Let me explain what that means. For this video, we're specifically going to talk about C5 and C6 Corvettes. They have a traction control button on the C5 that looks just like this, with a little picture of the rear end of a Corvette being chased by two snakes. That's your traction control button. On 2001 and newer cars, you also automatically had active handling.
Now, let me explain for the people who have C5s why you might not have active handling. They started offering active handling as an option in 1998, and it was available through 2000. So, your car could have active handling, or it might not. When I talk about competitive driving mode and some other things, if you don't have active handling equipped on your 98, 99, or 2000 car, then you'll only be able to turn traction control on and off with this button.
Let's assume for a moment that you do have traction control and active handling. Well, Lyle, what are those things exactly? I mean, I hear those terms all the time, and I like listening to car stuff. What does that mean specifically when it comes to Corvette traction control?

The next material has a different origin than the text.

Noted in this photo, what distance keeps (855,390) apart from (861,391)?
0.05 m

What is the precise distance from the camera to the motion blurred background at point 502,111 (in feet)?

The whole point of traction control is to keep your rear wheels from losing traction and spinning. The system achieves this in three ways. Firstly, it adjusts the engine timing to reduce power. Secondly, it limits the throttle input so that even if you're pushing the throttle hard, it will back off if it senses wheel spin. Finally, in extreme situations, it can activate both rear brakes to slow down the spinning of the rear wheels and prevent traction loss. This is particularly important in wet weather conditions and various traffic situations where you don't want to lose control of the car inadvertently.
On the other hand, active handling aids in controlling the stability of the vehicle by activating one or more of the individual brake calipers around the car. This is especially helpful in emergency maneuvers where you have to make quick left or right turns to avoid obstacles. The system prevents oversteering or understeering, which could lead to a loss of control.
Both traction control and active handling are valuable in daily driving, but they aren't conducive to having fun. If you want to have fun, you can turn off traction control and do smoky burnouts all day long. That's awesome! If you want to do track work or carve up a country road, you can turn active handling to competitive mode or competition driving mode.
Now, what does that mean? It means two different things depending on whether you have a C5 or a C6. On the C5, if you push this button once, it turns off traction control. Active handling, if your car is still equipped with it, stays fully active.